• [Source passage]:
----

Decided to blog again for the first time in about a year and a half. Of course it's about food. I'm noticing a trend that I only blog when I want to talk about food or about eating better and I'm just going to go with it.
So I'm getting myself back on track again. As much as I held back from eating too much junk over the holidays...this was the least amount of junk I've eaten around xmas ever...it was such a shock to my body that it is still fighting off being sick today. I really should be more vocal and refuse more sugar but I think that's way more difficult than refusing meat. When refusing a piece of chicken, many back off realizing that there are many reasons why one can't or won't eat meat. Refuse a piece of wedding cake and people look at you like you're personally hexing the bride and groom. Try to explain why and you get a glassy-eyed blank stare. This country is simply not taught good nutrition in schools. If they did, the grocery store would look very different.
I've learned from taking a great many psychology classes that eating disorders are a result of people feeling like they are losing control. If you feel like you have no control over your life, the one thing you can control is what goes into your stomach. You can control how much or how little and if you don't want it there anymore, you can remove it whenever you want. Whenever I feel like I'm losing control I notice that I start tracking my calories. I don't change what or how much I'm eating, rather, I record everything I am eating to see if it is on par with what I should be eating. If it isn't I can look at my notes and figure out what is out of balance and why it may be that way. I can see the similarities in what I do and what someone with an eating disorder does except my way is much healthier for the body.
Now don't think I'm patting myself on the back or anything. I've always said that the only reason I've never developed an eating disorder is that I can't go a couple hours without eating something and I have a borderline phobia about vomit. I guess I could go the laxative route but I refuse to take a pill unless I have no choice. I took one pain killer after getting my wisdom teeth removed and that was when I got home from the surgery. Same with when I cut my eye.
So after all that my point is, I'm tracking what I eat again. I'm monitoring calories, fat, carbs, protein, cholesterol and iron. I've been having bouts of dizziness again so I'm keeping a special eye on the iron. We'll see how it goes.

----

• [Dataset content]:
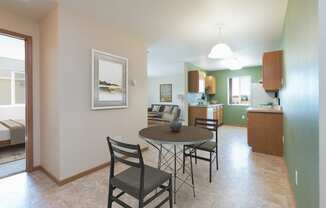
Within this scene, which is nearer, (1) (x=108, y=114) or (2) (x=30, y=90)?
(2) (x=30, y=90)

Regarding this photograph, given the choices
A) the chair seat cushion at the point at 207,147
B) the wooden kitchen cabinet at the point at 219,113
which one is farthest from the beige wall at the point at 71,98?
the wooden kitchen cabinet at the point at 219,113

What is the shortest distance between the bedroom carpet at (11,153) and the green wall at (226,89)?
6856 mm

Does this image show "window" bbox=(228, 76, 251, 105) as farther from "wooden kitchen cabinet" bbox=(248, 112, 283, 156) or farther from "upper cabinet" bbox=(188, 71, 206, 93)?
"wooden kitchen cabinet" bbox=(248, 112, 283, 156)

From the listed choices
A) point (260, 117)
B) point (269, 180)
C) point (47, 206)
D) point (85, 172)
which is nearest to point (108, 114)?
point (85, 172)

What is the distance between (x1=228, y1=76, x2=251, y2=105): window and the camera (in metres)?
6.89

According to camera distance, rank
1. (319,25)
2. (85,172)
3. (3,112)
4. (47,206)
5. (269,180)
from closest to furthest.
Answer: (319,25), (47,206), (269,180), (85,172), (3,112)

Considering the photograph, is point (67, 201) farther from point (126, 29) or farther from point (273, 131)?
point (273, 131)

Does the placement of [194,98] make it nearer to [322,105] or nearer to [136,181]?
[136,181]

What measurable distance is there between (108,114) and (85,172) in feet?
3.17

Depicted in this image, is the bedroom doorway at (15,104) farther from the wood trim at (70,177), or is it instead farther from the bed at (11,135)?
the wood trim at (70,177)

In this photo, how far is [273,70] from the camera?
134 inches

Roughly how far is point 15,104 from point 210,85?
23.4 feet

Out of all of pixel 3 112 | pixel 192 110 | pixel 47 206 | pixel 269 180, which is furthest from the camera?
pixel 192 110

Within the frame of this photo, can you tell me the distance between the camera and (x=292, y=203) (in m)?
1.85
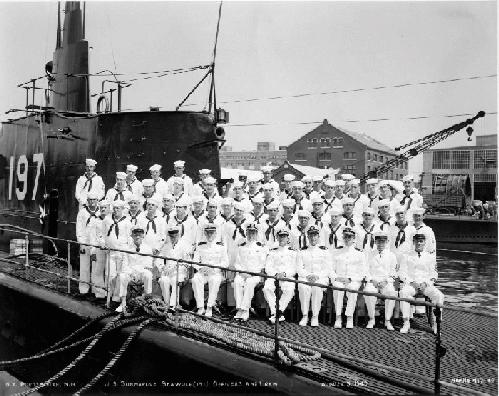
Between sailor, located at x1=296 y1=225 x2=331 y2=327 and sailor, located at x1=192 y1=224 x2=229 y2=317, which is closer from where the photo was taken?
sailor, located at x1=296 y1=225 x2=331 y2=327

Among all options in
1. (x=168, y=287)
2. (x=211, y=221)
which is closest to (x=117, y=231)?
(x=168, y=287)

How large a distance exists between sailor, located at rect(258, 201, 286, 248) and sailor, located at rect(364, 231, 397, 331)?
1.36 metres

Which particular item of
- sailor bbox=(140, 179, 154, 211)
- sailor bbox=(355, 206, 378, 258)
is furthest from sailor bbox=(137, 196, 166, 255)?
sailor bbox=(355, 206, 378, 258)

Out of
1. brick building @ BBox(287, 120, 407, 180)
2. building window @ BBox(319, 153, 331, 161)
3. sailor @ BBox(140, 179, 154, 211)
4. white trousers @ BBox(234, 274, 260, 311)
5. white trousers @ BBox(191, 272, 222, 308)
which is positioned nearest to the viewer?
white trousers @ BBox(234, 274, 260, 311)

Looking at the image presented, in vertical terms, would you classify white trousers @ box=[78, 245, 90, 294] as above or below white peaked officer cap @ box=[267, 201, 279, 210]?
below

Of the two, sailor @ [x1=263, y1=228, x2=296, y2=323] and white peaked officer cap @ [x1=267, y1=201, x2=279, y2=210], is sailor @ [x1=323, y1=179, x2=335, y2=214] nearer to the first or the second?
white peaked officer cap @ [x1=267, y1=201, x2=279, y2=210]

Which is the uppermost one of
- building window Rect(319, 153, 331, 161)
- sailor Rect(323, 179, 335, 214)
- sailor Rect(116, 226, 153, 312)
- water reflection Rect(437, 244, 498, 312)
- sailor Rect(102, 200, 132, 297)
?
building window Rect(319, 153, 331, 161)

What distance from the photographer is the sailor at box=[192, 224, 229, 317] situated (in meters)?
6.80

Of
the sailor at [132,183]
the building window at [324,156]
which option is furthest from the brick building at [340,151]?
the sailor at [132,183]

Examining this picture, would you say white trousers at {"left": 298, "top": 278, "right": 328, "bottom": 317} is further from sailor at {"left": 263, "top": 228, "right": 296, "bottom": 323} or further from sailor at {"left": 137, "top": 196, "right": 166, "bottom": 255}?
sailor at {"left": 137, "top": 196, "right": 166, "bottom": 255}

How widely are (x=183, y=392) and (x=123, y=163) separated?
16.2 ft

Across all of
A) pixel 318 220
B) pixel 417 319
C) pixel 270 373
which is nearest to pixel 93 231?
pixel 318 220

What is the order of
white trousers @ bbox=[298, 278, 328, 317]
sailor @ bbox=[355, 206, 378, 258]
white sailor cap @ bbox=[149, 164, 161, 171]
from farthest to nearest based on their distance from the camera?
white sailor cap @ bbox=[149, 164, 161, 171], sailor @ bbox=[355, 206, 378, 258], white trousers @ bbox=[298, 278, 328, 317]

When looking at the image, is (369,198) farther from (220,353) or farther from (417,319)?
(220,353)
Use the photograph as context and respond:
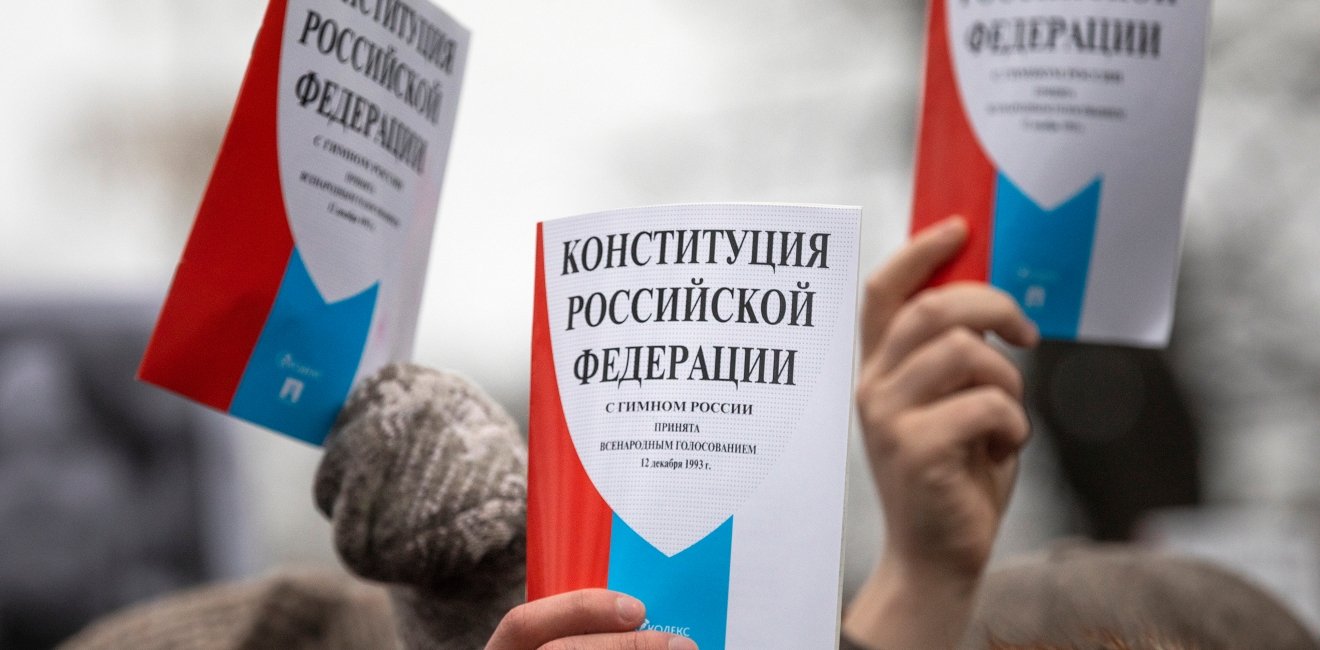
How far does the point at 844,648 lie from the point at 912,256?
43 cm

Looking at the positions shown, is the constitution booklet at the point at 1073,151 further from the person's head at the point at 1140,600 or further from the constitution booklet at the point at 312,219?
the constitution booklet at the point at 312,219

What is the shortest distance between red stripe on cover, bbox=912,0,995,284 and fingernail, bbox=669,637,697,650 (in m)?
0.70

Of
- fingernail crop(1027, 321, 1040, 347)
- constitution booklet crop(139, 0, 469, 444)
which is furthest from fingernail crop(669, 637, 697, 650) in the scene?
fingernail crop(1027, 321, 1040, 347)

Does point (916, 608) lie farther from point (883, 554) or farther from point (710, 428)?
point (710, 428)

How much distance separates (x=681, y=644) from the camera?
737 millimetres

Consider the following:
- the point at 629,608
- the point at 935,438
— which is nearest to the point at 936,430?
the point at 935,438

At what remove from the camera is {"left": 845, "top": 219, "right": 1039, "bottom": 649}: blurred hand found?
4.25 feet

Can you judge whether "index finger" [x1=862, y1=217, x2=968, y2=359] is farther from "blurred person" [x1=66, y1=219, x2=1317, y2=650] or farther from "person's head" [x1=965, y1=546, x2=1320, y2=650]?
"person's head" [x1=965, y1=546, x2=1320, y2=650]

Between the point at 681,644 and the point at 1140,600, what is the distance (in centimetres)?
108

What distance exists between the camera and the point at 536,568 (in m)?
0.81

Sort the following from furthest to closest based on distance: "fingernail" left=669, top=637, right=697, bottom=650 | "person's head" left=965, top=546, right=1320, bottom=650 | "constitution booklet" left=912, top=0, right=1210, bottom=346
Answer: "person's head" left=965, top=546, right=1320, bottom=650
"constitution booklet" left=912, top=0, right=1210, bottom=346
"fingernail" left=669, top=637, right=697, bottom=650

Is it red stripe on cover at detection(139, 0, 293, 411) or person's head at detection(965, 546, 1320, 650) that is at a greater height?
red stripe on cover at detection(139, 0, 293, 411)

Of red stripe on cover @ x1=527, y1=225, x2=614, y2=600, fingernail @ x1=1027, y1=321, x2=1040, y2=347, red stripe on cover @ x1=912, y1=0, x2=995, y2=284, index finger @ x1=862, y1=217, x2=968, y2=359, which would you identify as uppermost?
red stripe on cover @ x1=912, y1=0, x2=995, y2=284

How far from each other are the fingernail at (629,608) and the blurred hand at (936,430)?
0.58 m
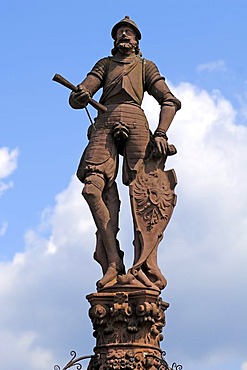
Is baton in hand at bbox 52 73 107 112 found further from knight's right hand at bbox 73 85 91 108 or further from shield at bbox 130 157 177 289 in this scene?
shield at bbox 130 157 177 289

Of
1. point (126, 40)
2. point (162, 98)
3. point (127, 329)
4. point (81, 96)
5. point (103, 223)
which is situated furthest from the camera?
point (126, 40)

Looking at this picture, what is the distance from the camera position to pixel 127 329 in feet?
43.6

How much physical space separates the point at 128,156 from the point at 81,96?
3.89ft

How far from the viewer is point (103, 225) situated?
14.1 metres

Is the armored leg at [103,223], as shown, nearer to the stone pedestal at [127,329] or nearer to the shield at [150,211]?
the shield at [150,211]

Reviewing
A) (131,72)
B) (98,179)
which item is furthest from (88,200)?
(131,72)

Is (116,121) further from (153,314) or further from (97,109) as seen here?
(153,314)

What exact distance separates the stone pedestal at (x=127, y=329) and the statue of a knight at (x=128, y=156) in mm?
279

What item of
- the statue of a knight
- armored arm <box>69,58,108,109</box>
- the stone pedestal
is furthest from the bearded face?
the stone pedestal

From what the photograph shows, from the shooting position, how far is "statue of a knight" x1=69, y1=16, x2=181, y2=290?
1405 cm

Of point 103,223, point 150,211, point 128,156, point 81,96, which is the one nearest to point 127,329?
point 103,223

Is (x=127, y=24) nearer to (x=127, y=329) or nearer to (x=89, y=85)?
(x=89, y=85)

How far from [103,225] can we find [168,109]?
215 cm

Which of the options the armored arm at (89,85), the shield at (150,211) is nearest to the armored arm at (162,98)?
the shield at (150,211)
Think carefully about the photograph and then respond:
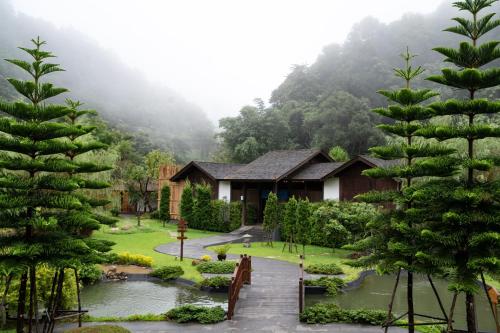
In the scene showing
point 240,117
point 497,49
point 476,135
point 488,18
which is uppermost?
point 240,117

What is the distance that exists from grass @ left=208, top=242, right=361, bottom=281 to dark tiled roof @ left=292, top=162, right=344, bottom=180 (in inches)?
209

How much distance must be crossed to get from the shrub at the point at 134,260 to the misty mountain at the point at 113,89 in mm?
58123

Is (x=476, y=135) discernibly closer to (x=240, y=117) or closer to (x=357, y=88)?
(x=240, y=117)

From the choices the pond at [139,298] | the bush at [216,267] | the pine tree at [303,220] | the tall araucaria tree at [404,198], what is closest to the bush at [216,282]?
the pond at [139,298]

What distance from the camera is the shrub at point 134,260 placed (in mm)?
18822

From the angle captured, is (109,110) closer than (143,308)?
No

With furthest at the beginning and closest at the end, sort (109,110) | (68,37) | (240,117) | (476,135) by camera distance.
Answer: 1. (68,37)
2. (109,110)
3. (240,117)
4. (476,135)

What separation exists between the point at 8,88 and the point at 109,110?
47.8 metres

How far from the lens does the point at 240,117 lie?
160 ft

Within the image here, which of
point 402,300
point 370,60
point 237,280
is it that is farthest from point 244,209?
point 370,60

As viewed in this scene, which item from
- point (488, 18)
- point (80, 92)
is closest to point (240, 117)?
point (488, 18)

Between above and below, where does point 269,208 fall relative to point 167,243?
above

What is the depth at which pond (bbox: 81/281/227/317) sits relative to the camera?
13.4m

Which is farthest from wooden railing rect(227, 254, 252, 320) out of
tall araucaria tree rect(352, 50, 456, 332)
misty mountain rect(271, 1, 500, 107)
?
misty mountain rect(271, 1, 500, 107)
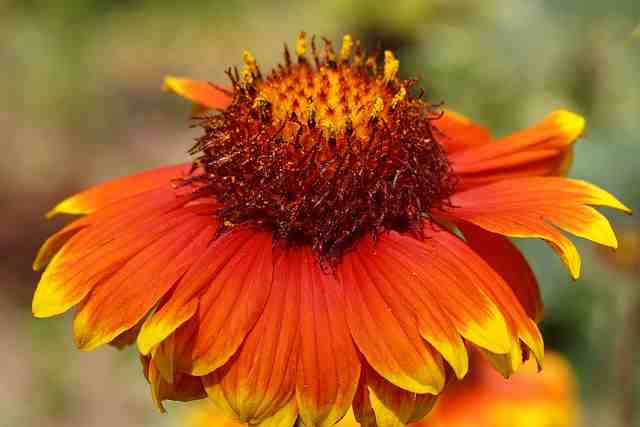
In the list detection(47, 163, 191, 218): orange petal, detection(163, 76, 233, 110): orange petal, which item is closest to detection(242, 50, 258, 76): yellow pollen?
detection(163, 76, 233, 110): orange petal

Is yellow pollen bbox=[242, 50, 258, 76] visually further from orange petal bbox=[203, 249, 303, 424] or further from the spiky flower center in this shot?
orange petal bbox=[203, 249, 303, 424]

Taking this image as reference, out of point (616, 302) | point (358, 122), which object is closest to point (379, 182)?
point (358, 122)

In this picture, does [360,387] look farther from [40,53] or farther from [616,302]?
[40,53]

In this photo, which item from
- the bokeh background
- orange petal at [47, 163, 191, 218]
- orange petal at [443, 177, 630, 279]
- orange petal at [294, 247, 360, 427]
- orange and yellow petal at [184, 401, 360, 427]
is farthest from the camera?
the bokeh background

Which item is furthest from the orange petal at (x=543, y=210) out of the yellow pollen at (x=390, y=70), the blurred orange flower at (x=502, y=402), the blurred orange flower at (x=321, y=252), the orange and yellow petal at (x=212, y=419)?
the blurred orange flower at (x=502, y=402)

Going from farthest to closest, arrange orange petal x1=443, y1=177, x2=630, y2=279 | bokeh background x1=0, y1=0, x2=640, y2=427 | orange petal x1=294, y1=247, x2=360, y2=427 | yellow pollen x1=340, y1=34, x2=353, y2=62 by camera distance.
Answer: bokeh background x1=0, y1=0, x2=640, y2=427, yellow pollen x1=340, y1=34, x2=353, y2=62, orange petal x1=443, y1=177, x2=630, y2=279, orange petal x1=294, y1=247, x2=360, y2=427

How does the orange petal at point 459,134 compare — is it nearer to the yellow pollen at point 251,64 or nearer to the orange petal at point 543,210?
the orange petal at point 543,210
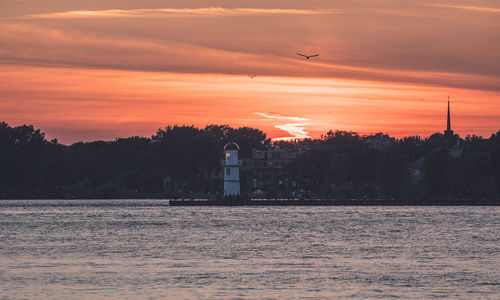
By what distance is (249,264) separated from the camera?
176ft

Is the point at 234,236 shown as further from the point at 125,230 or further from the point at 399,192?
the point at 399,192

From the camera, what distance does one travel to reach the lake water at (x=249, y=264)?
42.0 m

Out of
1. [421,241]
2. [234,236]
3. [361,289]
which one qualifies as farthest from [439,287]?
[234,236]

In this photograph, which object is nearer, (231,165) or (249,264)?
(249,264)

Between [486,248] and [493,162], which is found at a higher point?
[493,162]

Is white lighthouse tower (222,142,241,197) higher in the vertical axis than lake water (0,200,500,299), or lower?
higher

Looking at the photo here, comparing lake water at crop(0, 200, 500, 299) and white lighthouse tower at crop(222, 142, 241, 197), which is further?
white lighthouse tower at crop(222, 142, 241, 197)

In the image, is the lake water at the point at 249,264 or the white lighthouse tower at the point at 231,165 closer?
the lake water at the point at 249,264

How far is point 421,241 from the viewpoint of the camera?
73.8 meters

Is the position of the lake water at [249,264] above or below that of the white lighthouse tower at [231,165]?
below

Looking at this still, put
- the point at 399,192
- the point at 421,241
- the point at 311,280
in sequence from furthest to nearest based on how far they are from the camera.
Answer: the point at 399,192, the point at 421,241, the point at 311,280

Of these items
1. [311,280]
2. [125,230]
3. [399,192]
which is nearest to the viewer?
[311,280]

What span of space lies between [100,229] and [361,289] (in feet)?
178

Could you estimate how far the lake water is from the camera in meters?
42.0
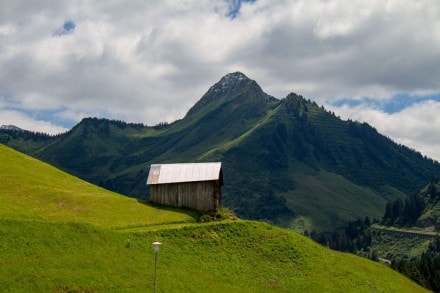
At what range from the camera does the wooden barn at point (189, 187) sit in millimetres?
77500

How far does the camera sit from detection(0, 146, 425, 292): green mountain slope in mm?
51469

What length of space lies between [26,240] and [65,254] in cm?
497

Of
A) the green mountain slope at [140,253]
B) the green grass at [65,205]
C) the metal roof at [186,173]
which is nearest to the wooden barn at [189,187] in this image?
the metal roof at [186,173]

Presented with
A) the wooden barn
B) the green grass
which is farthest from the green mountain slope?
the wooden barn

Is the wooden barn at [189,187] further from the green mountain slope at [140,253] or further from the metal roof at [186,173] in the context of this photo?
the green mountain slope at [140,253]

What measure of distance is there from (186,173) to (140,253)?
891 inches

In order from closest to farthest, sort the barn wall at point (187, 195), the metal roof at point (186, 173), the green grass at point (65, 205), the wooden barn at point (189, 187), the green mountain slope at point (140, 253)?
the green mountain slope at point (140, 253), the green grass at point (65, 205), the barn wall at point (187, 195), the wooden barn at point (189, 187), the metal roof at point (186, 173)

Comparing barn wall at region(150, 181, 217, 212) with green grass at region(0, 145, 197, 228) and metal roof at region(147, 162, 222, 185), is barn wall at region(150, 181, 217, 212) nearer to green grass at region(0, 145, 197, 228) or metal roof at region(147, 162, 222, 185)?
metal roof at region(147, 162, 222, 185)

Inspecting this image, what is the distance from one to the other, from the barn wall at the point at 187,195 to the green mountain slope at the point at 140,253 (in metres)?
3.28

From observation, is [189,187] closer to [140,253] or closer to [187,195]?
[187,195]

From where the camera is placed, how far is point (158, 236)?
6469 centimetres

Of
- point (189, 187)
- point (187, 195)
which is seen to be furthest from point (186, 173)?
point (187, 195)

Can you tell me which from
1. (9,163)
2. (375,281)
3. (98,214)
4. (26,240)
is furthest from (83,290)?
(9,163)

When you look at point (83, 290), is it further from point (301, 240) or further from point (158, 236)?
point (301, 240)
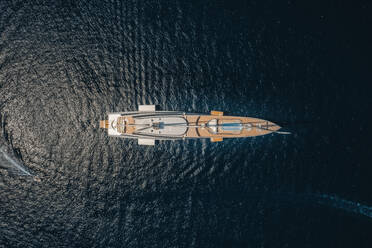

----

• [Exercise details]: In the blog post about tracking food above, why does the writer keep a special eye on iron?

• [Answer section]: The writer has been having bouts of dizziness again.